Inhibiting Acute Episodic Neurological Decline in Vanishing White Matter

at  Amsterdam UMC

ABOUT THE PROJECT

Research in the Amsterdam Leukodystrophy Center aims at improving insight into leukodystrophies and developing treatment. The disease “vanishing white matter” (VWM) has been a major research focus since long. VWM mostly affects children. We defined this disease 30 years ago and identified the related genes in 2001. VWM is characterized by chronic progressive neurological decline, in which patients lose neurological functions, become wheelchair-bound and die. Brain MRIs reveal increasing brain white matter abnormalities that never improve. Additionally, physical stresses, such as fever and infections, can provoke acute episodes of neurological decline, in which VWM patients show rapid neurological deterioration, often with lowered consciousness. Sometimes death follows, but often partial and in few cases complete recovery occurs. These acute episodes worsen overall disease progression with earlier death. With growing insight into disease mechanisms underlying chronic neurological decline, several therapeutic interventions have been developed and tested with promising results. This project aims at investigating acute episodic neurological decline, including underlying mechanisms, and exploring ways to mitigate it.

PROFILE

We are looking for an enthusiastic PhD student, who:

• Holds a Master degree in Neurosciences, Biomedical Sciences;
• Has proven interest in the neuroscientific field, with affinity for neurological diseases or neuroinflammatory processes;
• Is Art 9 qualified;
• Is fluent in English;
• Is highly motivated;
• Can work independently and in teams and has excellent communication skills.

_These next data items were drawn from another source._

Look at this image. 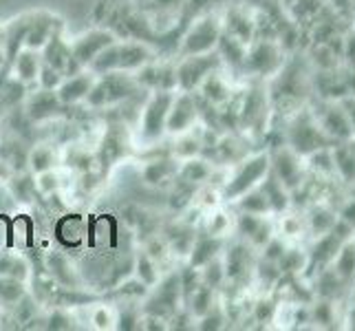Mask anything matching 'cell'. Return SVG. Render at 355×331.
<instances>
[{"instance_id": "35", "label": "cell", "mask_w": 355, "mask_h": 331, "mask_svg": "<svg viewBox=\"0 0 355 331\" xmlns=\"http://www.w3.org/2000/svg\"><path fill=\"white\" fill-rule=\"evenodd\" d=\"M236 212H248V214H261V217H274L272 210H269L267 197L261 186L252 188L250 192H245L243 197H239L234 201Z\"/></svg>"}, {"instance_id": "47", "label": "cell", "mask_w": 355, "mask_h": 331, "mask_svg": "<svg viewBox=\"0 0 355 331\" xmlns=\"http://www.w3.org/2000/svg\"><path fill=\"white\" fill-rule=\"evenodd\" d=\"M179 285H181V298L188 300L190 294L201 285V272L197 267L188 265L183 272H179Z\"/></svg>"}, {"instance_id": "42", "label": "cell", "mask_w": 355, "mask_h": 331, "mask_svg": "<svg viewBox=\"0 0 355 331\" xmlns=\"http://www.w3.org/2000/svg\"><path fill=\"white\" fill-rule=\"evenodd\" d=\"M201 139L194 137V133H181L177 135V142H175V157L177 159H190V157H197L201 153Z\"/></svg>"}, {"instance_id": "24", "label": "cell", "mask_w": 355, "mask_h": 331, "mask_svg": "<svg viewBox=\"0 0 355 331\" xmlns=\"http://www.w3.org/2000/svg\"><path fill=\"white\" fill-rule=\"evenodd\" d=\"M11 69H14L16 80H20L24 87L35 84V82H38V76H40V69H42V56H40V51L22 46L20 51L16 53V58L11 60Z\"/></svg>"}, {"instance_id": "6", "label": "cell", "mask_w": 355, "mask_h": 331, "mask_svg": "<svg viewBox=\"0 0 355 331\" xmlns=\"http://www.w3.org/2000/svg\"><path fill=\"white\" fill-rule=\"evenodd\" d=\"M137 89H139V82L137 78H132L130 73H124V71L104 73V76H97L93 89L84 102L91 108H104V106L128 100V97L137 93Z\"/></svg>"}, {"instance_id": "14", "label": "cell", "mask_w": 355, "mask_h": 331, "mask_svg": "<svg viewBox=\"0 0 355 331\" xmlns=\"http://www.w3.org/2000/svg\"><path fill=\"white\" fill-rule=\"evenodd\" d=\"M227 248V245H225ZM254 248H250L245 241H239L234 245H230L227 250H223V265H225V278L227 283H245L254 276Z\"/></svg>"}, {"instance_id": "10", "label": "cell", "mask_w": 355, "mask_h": 331, "mask_svg": "<svg viewBox=\"0 0 355 331\" xmlns=\"http://www.w3.org/2000/svg\"><path fill=\"white\" fill-rule=\"evenodd\" d=\"M175 91H153L139 119V137L144 144H155L166 135V119Z\"/></svg>"}, {"instance_id": "49", "label": "cell", "mask_w": 355, "mask_h": 331, "mask_svg": "<svg viewBox=\"0 0 355 331\" xmlns=\"http://www.w3.org/2000/svg\"><path fill=\"white\" fill-rule=\"evenodd\" d=\"M62 80H64V76L60 73L58 69H53V67H49V65H44L42 62V69H40V76H38V87L40 89H49V91H58V87L62 84Z\"/></svg>"}, {"instance_id": "56", "label": "cell", "mask_w": 355, "mask_h": 331, "mask_svg": "<svg viewBox=\"0 0 355 331\" xmlns=\"http://www.w3.org/2000/svg\"><path fill=\"white\" fill-rule=\"evenodd\" d=\"M141 321L144 318H139L135 312H124L119 316V329H126V331L137 329V327H141Z\"/></svg>"}, {"instance_id": "15", "label": "cell", "mask_w": 355, "mask_h": 331, "mask_svg": "<svg viewBox=\"0 0 355 331\" xmlns=\"http://www.w3.org/2000/svg\"><path fill=\"white\" fill-rule=\"evenodd\" d=\"M113 42H117L115 33L106 31V29H93L82 33L80 38H76L71 42V51H73V60L80 65V69H89V65L100 56L106 46H111Z\"/></svg>"}, {"instance_id": "26", "label": "cell", "mask_w": 355, "mask_h": 331, "mask_svg": "<svg viewBox=\"0 0 355 331\" xmlns=\"http://www.w3.org/2000/svg\"><path fill=\"white\" fill-rule=\"evenodd\" d=\"M334 166H336V177L345 188L355 190V151L353 146L347 144H334Z\"/></svg>"}, {"instance_id": "63", "label": "cell", "mask_w": 355, "mask_h": 331, "mask_svg": "<svg viewBox=\"0 0 355 331\" xmlns=\"http://www.w3.org/2000/svg\"><path fill=\"white\" fill-rule=\"evenodd\" d=\"M351 16H353V20H355V0H351Z\"/></svg>"}, {"instance_id": "51", "label": "cell", "mask_w": 355, "mask_h": 331, "mask_svg": "<svg viewBox=\"0 0 355 331\" xmlns=\"http://www.w3.org/2000/svg\"><path fill=\"white\" fill-rule=\"evenodd\" d=\"M71 327H73V318L64 309H55L46 321V329H53V331H67Z\"/></svg>"}, {"instance_id": "55", "label": "cell", "mask_w": 355, "mask_h": 331, "mask_svg": "<svg viewBox=\"0 0 355 331\" xmlns=\"http://www.w3.org/2000/svg\"><path fill=\"white\" fill-rule=\"evenodd\" d=\"M113 323H115V318H113L111 309L97 307V309L93 312V325H95L97 329H113V327H115Z\"/></svg>"}, {"instance_id": "33", "label": "cell", "mask_w": 355, "mask_h": 331, "mask_svg": "<svg viewBox=\"0 0 355 331\" xmlns=\"http://www.w3.org/2000/svg\"><path fill=\"white\" fill-rule=\"evenodd\" d=\"M188 312L192 318H201L207 312H212L216 307V289L201 283L197 289H194L190 296H188Z\"/></svg>"}, {"instance_id": "4", "label": "cell", "mask_w": 355, "mask_h": 331, "mask_svg": "<svg viewBox=\"0 0 355 331\" xmlns=\"http://www.w3.org/2000/svg\"><path fill=\"white\" fill-rule=\"evenodd\" d=\"M287 51L280 40L276 38H254L248 44V53L243 60V76H250L254 80H272L276 73L285 67Z\"/></svg>"}, {"instance_id": "23", "label": "cell", "mask_w": 355, "mask_h": 331, "mask_svg": "<svg viewBox=\"0 0 355 331\" xmlns=\"http://www.w3.org/2000/svg\"><path fill=\"white\" fill-rule=\"evenodd\" d=\"M201 93V97L212 106H225L230 100H232V93H234V89H232V82L227 76H223L221 69L212 71L210 76H207L201 87L197 89Z\"/></svg>"}, {"instance_id": "41", "label": "cell", "mask_w": 355, "mask_h": 331, "mask_svg": "<svg viewBox=\"0 0 355 331\" xmlns=\"http://www.w3.org/2000/svg\"><path fill=\"white\" fill-rule=\"evenodd\" d=\"M201 283L210 285L214 289H218L221 285L227 283V278H225V265H223V254L216 256V259H212L210 263H205L201 267Z\"/></svg>"}, {"instance_id": "28", "label": "cell", "mask_w": 355, "mask_h": 331, "mask_svg": "<svg viewBox=\"0 0 355 331\" xmlns=\"http://www.w3.org/2000/svg\"><path fill=\"white\" fill-rule=\"evenodd\" d=\"M177 170H179V159L175 157L153 159V162H148L141 168V179L146 186H162V183L177 177Z\"/></svg>"}, {"instance_id": "57", "label": "cell", "mask_w": 355, "mask_h": 331, "mask_svg": "<svg viewBox=\"0 0 355 331\" xmlns=\"http://www.w3.org/2000/svg\"><path fill=\"white\" fill-rule=\"evenodd\" d=\"M146 254H148L150 259H164V256H166V245L159 239H153L148 243V248H146Z\"/></svg>"}, {"instance_id": "13", "label": "cell", "mask_w": 355, "mask_h": 331, "mask_svg": "<svg viewBox=\"0 0 355 331\" xmlns=\"http://www.w3.org/2000/svg\"><path fill=\"white\" fill-rule=\"evenodd\" d=\"M197 119H199L197 97L186 91L175 93L173 104H170V110H168V119H166V133L177 137L181 133L192 130V126L197 124Z\"/></svg>"}, {"instance_id": "45", "label": "cell", "mask_w": 355, "mask_h": 331, "mask_svg": "<svg viewBox=\"0 0 355 331\" xmlns=\"http://www.w3.org/2000/svg\"><path fill=\"white\" fill-rule=\"evenodd\" d=\"M22 296H24L22 280H16V278H7V276H0V303L16 305V303H18Z\"/></svg>"}, {"instance_id": "59", "label": "cell", "mask_w": 355, "mask_h": 331, "mask_svg": "<svg viewBox=\"0 0 355 331\" xmlns=\"http://www.w3.org/2000/svg\"><path fill=\"white\" fill-rule=\"evenodd\" d=\"M11 168H9V164H5V162H0V183L3 181H9L11 179Z\"/></svg>"}, {"instance_id": "50", "label": "cell", "mask_w": 355, "mask_h": 331, "mask_svg": "<svg viewBox=\"0 0 355 331\" xmlns=\"http://www.w3.org/2000/svg\"><path fill=\"white\" fill-rule=\"evenodd\" d=\"M199 321V329L201 331H218V329H223L225 325V316H223V312L218 309V307H214L212 312H207L205 316H201V318H197Z\"/></svg>"}, {"instance_id": "17", "label": "cell", "mask_w": 355, "mask_h": 331, "mask_svg": "<svg viewBox=\"0 0 355 331\" xmlns=\"http://www.w3.org/2000/svg\"><path fill=\"white\" fill-rule=\"evenodd\" d=\"M302 217H304V228H307V239L311 241L334 230L338 221V210L324 201H315L309 203L307 207H302Z\"/></svg>"}, {"instance_id": "16", "label": "cell", "mask_w": 355, "mask_h": 331, "mask_svg": "<svg viewBox=\"0 0 355 331\" xmlns=\"http://www.w3.org/2000/svg\"><path fill=\"white\" fill-rule=\"evenodd\" d=\"M40 56H42V62L58 69L62 76H73V73L82 71L80 65L73 60V51H71V42H67L62 38V31H55L49 42L40 49Z\"/></svg>"}, {"instance_id": "40", "label": "cell", "mask_w": 355, "mask_h": 331, "mask_svg": "<svg viewBox=\"0 0 355 331\" xmlns=\"http://www.w3.org/2000/svg\"><path fill=\"white\" fill-rule=\"evenodd\" d=\"M135 276H137V280H141V283L146 287H157L159 283V269H157V263L155 259H150L148 254L141 252L137 256V261H135Z\"/></svg>"}, {"instance_id": "22", "label": "cell", "mask_w": 355, "mask_h": 331, "mask_svg": "<svg viewBox=\"0 0 355 331\" xmlns=\"http://www.w3.org/2000/svg\"><path fill=\"white\" fill-rule=\"evenodd\" d=\"M225 245H227V239L212 237V235H207V232L197 235V239H194V243H192V250L188 254V263L192 267L201 269L205 263H210L212 259H216V256H221Z\"/></svg>"}, {"instance_id": "11", "label": "cell", "mask_w": 355, "mask_h": 331, "mask_svg": "<svg viewBox=\"0 0 355 331\" xmlns=\"http://www.w3.org/2000/svg\"><path fill=\"white\" fill-rule=\"evenodd\" d=\"M221 33H223V24L218 16H203L199 20H194V24L181 40V56H199V53L216 51Z\"/></svg>"}, {"instance_id": "8", "label": "cell", "mask_w": 355, "mask_h": 331, "mask_svg": "<svg viewBox=\"0 0 355 331\" xmlns=\"http://www.w3.org/2000/svg\"><path fill=\"white\" fill-rule=\"evenodd\" d=\"M269 159H272L269 175H274L289 192L298 190L302 183L307 181L309 177L307 162H304V157H300L296 151H291L285 142L269 151Z\"/></svg>"}, {"instance_id": "54", "label": "cell", "mask_w": 355, "mask_h": 331, "mask_svg": "<svg viewBox=\"0 0 355 331\" xmlns=\"http://www.w3.org/2000/svg\"><path fill=\"white\" fill-rule=\"evenodd\" d=\"M69 166L80 170V173H87V170L91 168V155L80 151V148H71L69 151Z\"/></svg>"}, {"instance_id": "3", "label": "cell", "mask_w": 355, "mask_h": 331, "mask_svg": "<svg viewBox=\"0 0 355 331\" xmlns=\"http://www.w3.org/2000/svg\"><path fill=\"white\" fill-rule=\"evenodd\" d=\"M272 168V159H269V151H261L243 157L239 164H234L230 177L223 181L221 188V199L234 203L239 197H243L245 192H250L252 188L261 186L265 177L269 175Z\"/></svg>"}, {"instance_id": "18", "label": "cell", "mask_w": 355, "mask_h": 331, "mask_svg": "<svg viewBox=\"0 0 355 331\" xmlns=\"http://www.w3.org/2000/svg\"><path fill=\"white\" fill-rule=\"evenodd\" d=\"M95 80H97V76L89 69H82L78 73H73V76H67L62 80V84L58 87L60 102H62L64 106H73V104L84 102L87 100V95L91 93Z\"/></svg>"}, {"instance_id": "31", "label": "cell", "mask_w": 355, "mask_h": 331, "mask_svg": "<svg viewBox=\"0 0 355 331\" xmlns=\"http://www.w3.org/2000/svg\"><path fill=\"white\" fill-rule=\"evenodd\" d=\"M216 53L221 58L223 67L241 73L245 53H248V44H243L241 40L232 38L227 33H221V38H218V44H216Z\"/></svg>"}, {"instance_id": "62", "label": "cell", "mask_w": 355, "mask_h": 331, "mask_svg": "<svg viewBox=\"0 0 355 331\" xmlns=\"http://www.w3.org/2000/svg\"><path fill=\"white\" fill-rule=\"evenodd\" d=\"M0 49H5V27H0Z\"/></svg>"}, {"instance_id": "52", "label": "cell", "mask_w": 355, "mask_h": 331, "mask_svg": "<svg viewBox=\"0 0 355 331\" xmlns=\"http://www.w3.org/2000/svg\"><path fill=\"white\" fill-rule=\"evenodd\" d=\"M338 217L355 230V192H349V197L338 205Z\"/></svg>"}, {"instance_id": "25", "label": "cell", "mask_w": 355, "mask_h": 331, "mask_svg": "<svg viewBox=\"0 0 355 331\" xmlns=\"http://www.w3.org/2000/svg\"><path fill=\"white\" fill-rule=\"evenodd\" d=\"M157 291L148 305H157L159 309H155L153 316H166V314H173L177 303L181 300V285H179V274H170L166 280H159L157 283Z\"/></svg>"}, {"instance_id": "19", "label": "cell", "mask_w": 355, "mask_h": 331, "mask_svg": "<svg viewBox=\"0 0 355 331\" xmlns=\"http://www.w3.org/2000/svg\"><path fill=\"white\" fill-rule=\"evenodd\" d=\"M55 31H62V24H60V20L53 14H49V11L31 14L29 16L27 35H24V46L40 51V49L49 42V38H51Z\"/></svg>"}, {"instance_id": "46", "label": "cell", "mask_w": 355, "mask_h": 331, "mask_svg": "<svg viewBox=\"0 0 355 331\" xmlns=\"http://www.w3.org/2000/svg\"><path fill=\"white\" fill-rule=\"evenodd\" d=\"M276 303L272 296H261L252 305V318L256 323H272L276 314Z\"/></svg>"}, {"instance_id": "61", "label": "cell", "mask_w": 355, "mask_h": 331, "mask_svg": "<svg viewBox=\"0 0 355 331\" xmlns=\"http://www.w3.org/2000/svg\"><path fill=\"white\" fill-rule=\"evenodd\" d=\"M5 65H7V53H5V49H0V71L5 69Z\"/></svg>"}, {"instance_id": "2", "label": "cell", "mask_w": 355, "mask_h": 331, "mask_svg": "<svg viewBox=\"0 0 355 331\" xmlns=\"http://www.w3.org/2000/svg\"><path fill=\"white\" fill-rule=\"evenodd\" d=\"M285 144L300 157H309L315 151L334 146L313 117L309 104L285 117Z\"/></svg>"}, {"instance_id": "38", "label": "cell", "mask_w": 355, "mask_h": 331, "mask_svg": "<svg viewBox=\"0 0 355 331\" xmlns=\"http://www.w3.org/2000/svg\"><path fill=\"white\" fill-rule=\"evenodd\" d=\"M205 232L212 237L227 239L230 232H234V217L225 210H212L205 219Z\"/></svg>"}, {"instance_id": "36", "label": "cell", "mask_w": 355, "mask_h": 331, "mask_svg": "<svg viewBox=\"0 0 355 331\" xmlns=\"http://www.w3.org/2000/svg\"><path fill=\"white\" fill-rule=\"evenodd\" d=\"M49 272H51V276L58 280L60 285H64L69 289L78 287V274H76V269H73L71 261L64 254L53 252L51 256H49Z\"/></svg>"}, {"instance_id": "44", "label": "cell", "mask_w": 355, "mask_h": 331, "mask_svg": "<svg viewBox=\"0 0 355 331\" xmlns=\"http://www.w3.org/2000/svg\"><path fill=\"white\" fill-rule=\"evenodd\" d=\"M9 186H11V194L22 201V203H29L33 199V194H35V177L31 175H20V177H11L9 181Z\"/></svg>"}, {"instance_id": "64", "label": "cell", "mask_w": 355, "mask_h": 331, "mask_svg": "<svg viewBox=\"0 0 355 331\" xmlns=\"http://www.w3.org/2000/svg\"><path fill=\"white\" fill-rule=\"evenodd\" d=\"M349 144H351V146H353V151H355V137H353V139H351V142H349Z\"/></svg>"}, {"instance_id": "37", "label": "cell", "mask_w": 355, "mask_h": 331, "mask_svg": "<svg viewBox=\"0 0 355 331\" xmlns=\"http://www.w3.org/2000/svg\"><path fill=\"white\" fill-rule=\"evenodd\" d=\"M55 162H58V155L51 146H46V144L35 146V148L29 153V159H27L31 175H40V173H44V170L55 168Z\"/></svg>"}, {"instance_id": "43", "label": "cell", "mask_w": 355, "mask_h": 331, "mask_svg": "<svg viewBox=\"0 0 355 331\" xmlns=\"http://www.w3.org/2000/svg\"><path fill=\"white\" fill-rule=\"evenodd\" d=\"M194 239H197V230H194L192 226H179L175 235L170 237V248L181 256H188L192 250Z\"/></svg>"}, {"instance_id": "53", "label": "cell", "mask_w": 355, "mask_h": 331, "mask_svg": "<svg viewBox=\"0 0 355 331\" xmlns=\"http://www.w3.org/2000/svg\"><path fill=\"white\" fill-rule=\"evenodd\" d=\"M33 316H35V303L24 294V296L16 303V318L20 323H29Z\"/></svg>"}, {"instance_id": "1", "label": "cell", "mask_w": 355, "mask_h": 331, "mask_svg": "<svg viewBox=\"0 0 355 331\" xmlns=\"http://www.w3.org/2000/svg\"><path fill=\"white\" fill-rule=\"evenodd\" d=\"M269 82H272L269 102L283 106L285 117L296 113L298 108L307 106L313 97V82H311L309 71L289 58H287L285 67L280 69Z\"/></svg>"}, {"instance_id": "9", "label": "cell", "mask_w": 355, "mask_h": 331, "mask_svg": "<svg viewBox=\"0 0 355 331\" xmlns=\"http://www.w3.org/2000/svg\"><path fill=\"white\" fill-rule=\"evenodd\" d=\"M216 69H223V62L216 51L199 53V56H181V62L175 67L177 91L197 93L201 82Z\"/></svg>"}, {"instance_id": "60", "label": "cell", "mask_w": 355, "mask_h": 331, "mask_svg": "<svg viewBox=\"0 0 355 331\" xmlns=\"http://www.w3.org/2000/svg\"><path fill=\"white\" fill-rule=\"evenodd\" d=\"M179 3V0H155V5L159 7H175Z\"/></svg>"}, {"instance_id": "32", "label": "cell", "mask_w": 355, "mask_h": 331, "mask_svg": "<svg viewBox=\"0 0 355 331\" xmlns=\"http://www.w3.org/2000/svg\"><path fill=\"white\" fill-rule=\"evenodd\" d=\"M329 267H331L347 285L355 283V237L342 243V248L338 250L334 263Z\"/></svg>"}, {"instance_id": "29", "label": "cell", "mask_w": 355, "mask_h": 331, "mask_svg": "<svg viewBox=\"0 0 355 331\" xmlns=\"http://www.w3.org/2000/svg\"><path fill=\"white\" fill-rule=\"evenodd\" d=\"M278 269L283 276H307L309 269L307 245H287L285 254L278 261Z\"/></svg>"}, {"instance_id": "39", "label": "cell", "mask_w": 355, "mask_h": 331, "mask_svg": "<svg viewBox=\"0 0 355 331\" xmlns=\"http://www.w3.org/2000/svg\"><path fill=\"white\" fill-rule=\"evenodd\" d=\"M0 276L16 278L24 283V278L29 276V265L18 254H0Z\"/></svg>"}, {"instance_id": "5", "label": "cell", "mask_w": 355, "mask_h": 331, "mask_svg": "<svg viewBox=\"0 0 355 331\" xmlns=\"http://www.w3.org/2000/svg\"><path fill=\"white\" fill-rule=\"evenodd\" d=\"M150 60H153V51L146 44L117 40L111 46H106L104 51L93 60L89 65V71H93L95 76H104V73H113V71L132 73V71H139L146 65H150Z\"/></svg>"}, {"instance_id": "12", "label": "cell", "mask_w": 355, "mask_h": 331, "mask_svg": "<svg viewBox=\"0 0 355 331\" xmlns=\"http://www.w3.org/2000/svg\"><path fill=\"white\" fill-rule=\"evenodd\" d=\"M234 232L239 235L241 241H245V243L250 245V248H254L256 252H261L263 245L276 235L274 217L236 212V217H234Z\"/></svg>"}, {"instance_id": "30", "label": "cell", "mask_w": 355, "mask_h": 331, "mask_svg": "<svg viewBox=\"0 0 355 331\" xmlns=\"http://www.w3.org/2000/svg\"><path fill=\"white\" fill-rule=\"evenodd\" d=\"M261 188L267 197V203H269V210H272L274 217L287 212L289 207H293V201H291V192L280 183L274 175H267L265 181L261 183Z\"/></svg>"}, {"instance_id": "21", "label": "cell", "mask_w": 355, "mask_h": 331, "mask_svg": "<svg viewBox=\"0 0 355 331\" xmlns=\"http://www.w3.org/2000/svg\"><path fill=\"white\" fill-rule=\"evenodd\" d=\"M62 102H60L58 91H49V89H40L29 95L27 100V117L31 121H49L60 115L62 110Z\"/></svg>"}, {"instance_id": "34", "label": "cell", "mask_w": 355, "mask_h": 331, "mask_svg": "<svg viewBox=\"0 0 355 331\" xmlns=\"http://www.w3.org/2000/svg\"><path fill=\"white\" fill-rule=\"evenodd\" d=\"M29 27V16H20L5 27V53H7V62L11 65V60L16 58V53L24 46V35H27Z\"/></svg>"}, {"instance_id": "7", "label": "cell", "mask_w": 355, "mask_h": 331, "mask_svg": "<svg viewBox=\"0 0 355 331\" xmlns=\"http://www.w3.org/2000/svg\"><path fill=\"white\" fill-rule=\"evenodd\" d=\"M309 108L331 144H347L353 139V128H351V121H349V115L342 100L311 97Z\"/></svg>"}, {"instance_id": "27", "label": "cell", "mask_w": 355, "mask_h": 331, "mask_svg": "<svg viewBox=\"0 0 355 331\" xmlns=\"http://www.w3.org/2000/svg\"><path fill=\"white\" fill-rule=\"evenodd\" d=\"M214 175V166L207 162L203 157H190V159H181L179 162V170H177V177L181 181L190 183V186H201V183H207Z\"/></svg>"}, {"instance_id": "58", "label": "cell", "mask_w": 355, "mask_h": 331, "mask_svg": "<svg viewBox=\"0 0 355 331\" xmlns=\"http://www.w3.org/2000/svg\"><path fill=\"white\" fill-rule=\"evenodd\" d=\"M342 104H345V110H347L349 121H351V128H353V137H355V95L342 97Z\"/></svg>"}, {"instance_id": "20", "label": "cell", "mask_w": 355, "mask_h": 331, "mask_svg": "<svg viewBox=\"0 0 355 331\" xmlns=\"http://www.w3.org/2000/svg\"><path fill=\"white\" fill-rule=\"evenodd\" d=\"M223 33L232 35V38L241 40L243 44L254 42V38L259 35V27H256L254 18L241 7H232L225 11V16L221 18Z\"/></svg>"}, {"instance_id": "48", "label": "cell", "mask_w": 355, "mask_h": 331, "mask_svg": "<svg viewBox=\"0 0 355 331\" xmlns=\"http://www.w3.org/2000/svg\"><path fill=\"white\" fill-rule=\"evenodd\" d=\"M35 188L42 194H55L60 188H62V179H60V173H55V168L44 170V173L35 175Z\"/></svg>"}]
</instances>
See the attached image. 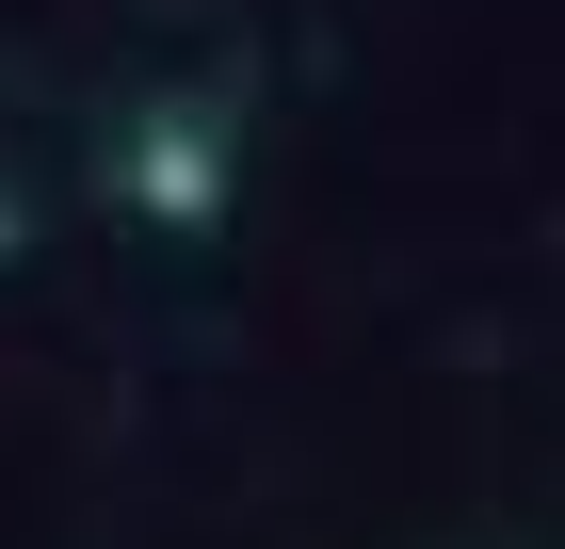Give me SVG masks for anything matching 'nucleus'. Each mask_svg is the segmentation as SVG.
Wrapping results in <instances>:
<instances>
[{
  "instance_id": "nucleus-1",
  "label": "nucleus",
  "mask_w": 565,
  "mask_h": 549,
  "mask_svg": "<svg viewBox=\"0 0 565 549\" xmlns=\"http://www.w3.org/2000/svg\"><path fill=\"white\" fill-rule=\"evenodd\" d=\"M130 211H162V226H211L226 211V129L211 114H146L130 129Z\"/></svg>"
}]
</instances>
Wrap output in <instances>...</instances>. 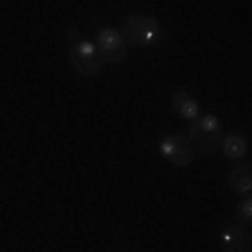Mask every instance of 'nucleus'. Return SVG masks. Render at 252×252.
<instances>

You will first identify a robust animal-based model, study molecular and neuropathological changes, select quantitative markers and compare findings from the model with VWM patient data. Subsequently, the student will test FDA/EMA-approved drugs for inhibiting acute decline. Furthermore, you will:

• Familiarize yourself with VWM and underlying disease mechanisms;
• Familiarize yourself with the new models for acute neurological decline;
• Characterize new models using phenotypic scoring, immunostainings and molecular tests;
• Characterize drug treatment interventions;
• Perform essential PK/PD tests for translating the findings to human studies.